私は名刺を持ち歩く習慣がないのでペン先入れにしてしまった。ラインを引くのや文字を書くの、装飾を施す用と種類はどうしても増える。だから大きいのが丁度よく、結構気に入っている。
「卒業する時に貰うやつですよね。明治大学の。私もです!」
話が進むと私が荻野さんの二つ上の学年だったことが判明した。学科も彼女が経済で私は経営と、普段使う教室も近い。
「彼氏が二つ上なので、お姉さんと同じ年ですねぇ」
荻野さんは器用に手だけを動かさないまま、ころころと表情を変えた。
「うわあ。凄い偶然ですね」
「浜崎陽介って同じ経済学科なのですけど」
「っんう」
不思議な反応に荻野の視線がちろりと上がった。
「知らないような、知ってるような名前ですねぇ」
「ハマちゃん思い浮かべたんじゃないですかぁ。釣りの」
「たはは。そんなことないですよっ。お仕事はどうですか」
「システムエンジニアなんですけど。先輩たちは人使い荒いですし、私がやる必要ない残業ばっかりで。今日も有休取るの大変でしたよ」
「じゃあ、今日は精一杯遊びましょうね」
彼女はさっきなんて言った?
「はぁ。お姉さんはやりたいことを仕事にして羨ましいです」
誰が彼氏だって?
「いえいえ。

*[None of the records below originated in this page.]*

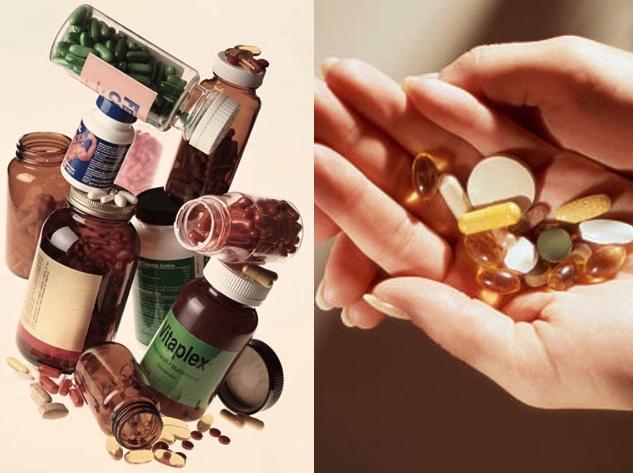 栄養素単体のサプリを組み合わせて飲むのは、手間もかかり、量も多くなるので、続けにくい。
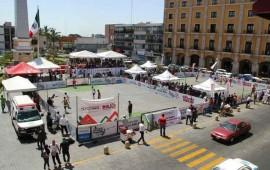 organiza-gobierno-street-soccer-2015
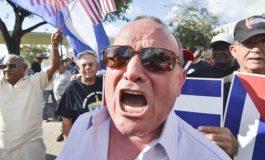 CUBA: LOS HISTÓRICOS
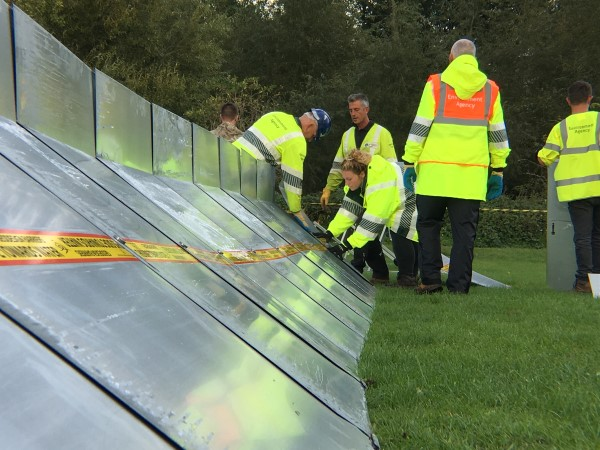 Flood barrier test for Chipping Sodbury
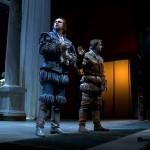 Otello 12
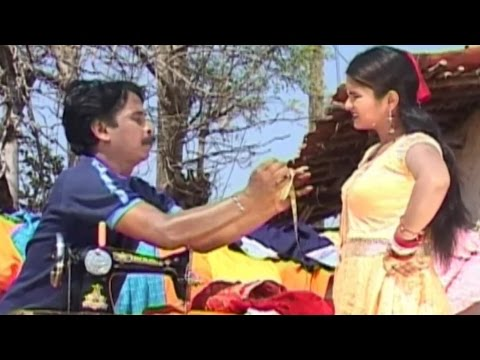Xxx Mp4 Chhattisgarhi Comedy Clip Dhol Dhol Ke Diwani Comedy Drama Ramu Yadav Duje Nishad 3gp Sex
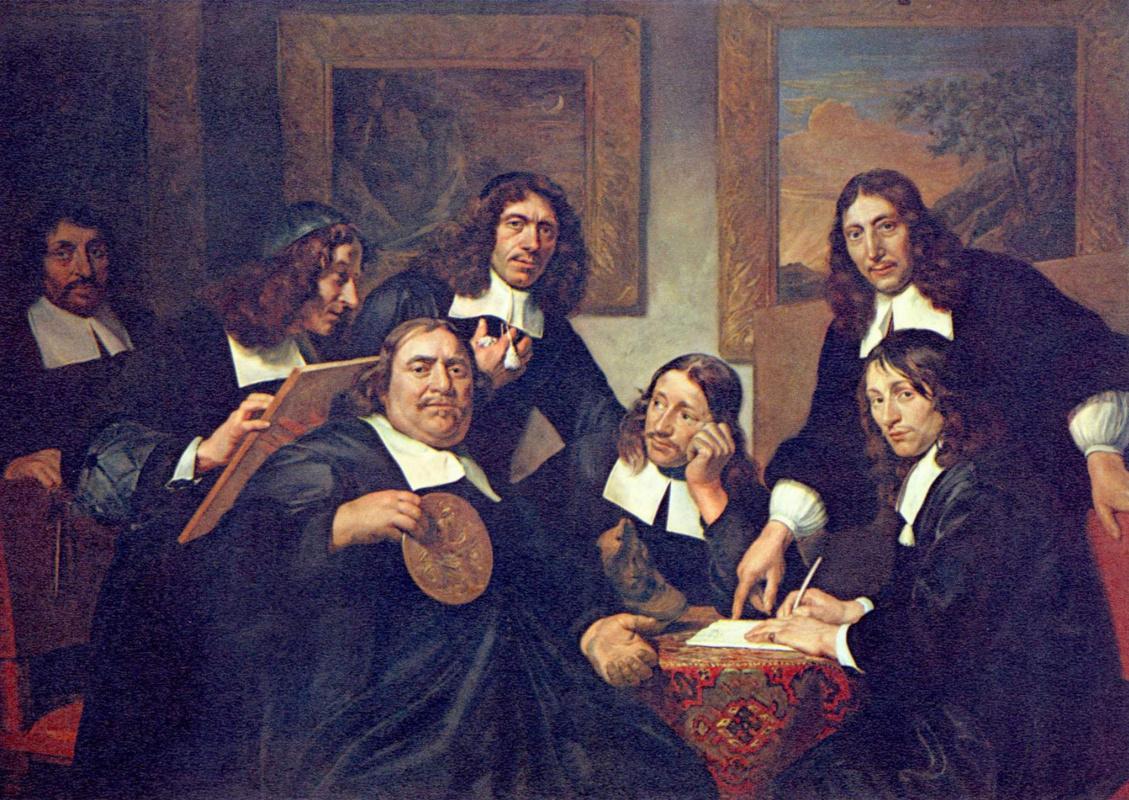 Jan de Bry. Head of the Haarlem Guild of painters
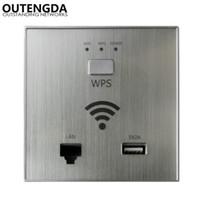 300 ميغابت في الثانية في الجدار نقطة الوصول اللاسلكية AP Router لمشروع الفندق Wi-Fi مصغرة Wifi Repeater Smart Home RJ45 USB WPS تشفير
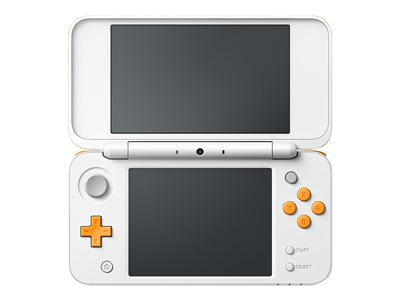 New Nintendo 2DS XL Hvid Orange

私なんて、就職浪人するところをここで拾ってもらったんです」
「私は逆でした。就職は簡単に終わっちゃった。四年生なんてほとんどなにもしてないですもん。三年しか通ってないなら、余計な一年分の学費で奨学金も賄って欲しいですよ」
萩野さんの声が急に遠くなる。口は動き、声も聞こえるのに脳が言葉を認識しない。
浜崎陽介が荻野さんの彼氏?
「あの。……あのっ」
やばい。ぼうっとしながら色を塗ってた。
「あっ、すみません」
ウサギが跳ねるような勢いで小森さんが首をこっちに向けたのが視界の端で映った。心配そうに聞き耳を立てているのが、横を見ずとも目に浮かぶ。
「これって左右で色を変えるのもありですかね」
「カワイイと思いますよ。でしたら、迷っていた緑色にしますか?」
「いいんですかぁ」
「勿論ですよ」
さっさと塗ろう。いえ、もっと話をしないと。まず何から聞くべきか。田湖の悩む心とは別に、体は練習した動きを忠実に遂行していく。